Great Review. I like the real world Head to Head stuff, it is more realistic than a bunch of numbers (DxO) that don't mean anything. 

Thanks for posting the link.


----------



## Bombsight (Jul 22, 2012)

What did it say? 
... cant read it: 
Forbidden

You don't have permission to access /index.php on this server.

Additionally, a 403 Forbidden error was encountered while trying to use an ErrorDocument to handle the request.

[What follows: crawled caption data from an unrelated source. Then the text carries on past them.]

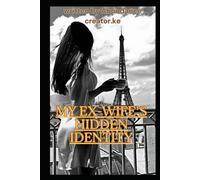 My Ex-Wife's Hidden Identity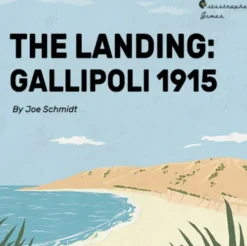 The Landing : Gallipoli 1915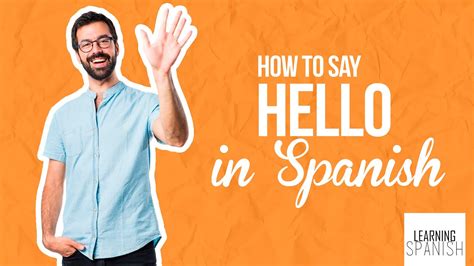 How To Say Hello In Spanish Hola How To Pronounce Learning Spanish Youtube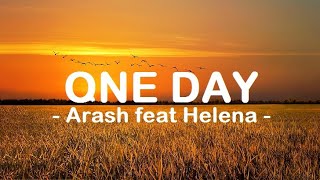 Arash feat Helena__One Day ( Lyrics )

Apache Server at xerodigital.ca Port 80


----------



## R1-7D (Jul 22, 2012)

Can't view it either.


----------



## rol11 (Jul 22, 2012)

that should help http://xerodigital.ca/blog/


----------



## rol11 (Jul 22, 2012)

That's not work either....interesting. Anyway - write that link on google and you'll be there


----------



## Wrathwilde (Jul 22, 2012)

rol11 said:


> that should help http://xerodigital.ca/blog/



This Link worked for me.


----------



## DHaass (Jul 22, 2012)

Neither of these links worked.


----------



## JEAraman (Jul 22, 2012)

I'm still surprised they picked the D4 as the better high ISO ... :S


----------



## JR (Jul 23, 2012)

JEAraman said:


> I'm still surprised they picked the D4 as the better high ISO ... :S



Having used both, my humble opinion would be the the D4 might a touch cleaner (1/3 of a stop or 1/2 stop at most) all the way to ISO 6400. Then from ISO 6400 onward, it seems the 1DX is better. For the first time I shot some ISO 16,000 this week-end with the 1DX and they were actually very usable!!!


----------



## JEAraman (Jul 23, 2012)

JR said:


> JEAraman said:
> 
> 
> > I'm still surprised they picked the D4 as the better high ISO ... :S
> ...



I haven't had the chance to try the D4..yet. but I'm starting to believe that this is the case.


----------



## drjlo (Jul 24, 2012)

A little disappointed to see how much cleaner D4 looks when pushed 3 stops over 1Dx. On the other hand, it's shocking to see 1Dx AF is "3 times faster" than D4, especially considering they were using 85L, which is not a AF speed demon by any stretch. That higher battery voltage must really push the AF well..


----------



## nightbreath (Jul 25, 2012)

drjlo said:


> A little disappointed to see how much cleaner D4 looks when pushed 3 stops over 1Dx. On the other hand, it's shocking to see 1Dx AF is "3 times faster" than D4, especially considering they were using 85L, which is not a AF speed demon by any stretch. That higher battery voltage must really push the AF well..


They were using 70-200 2.8 for this test


----------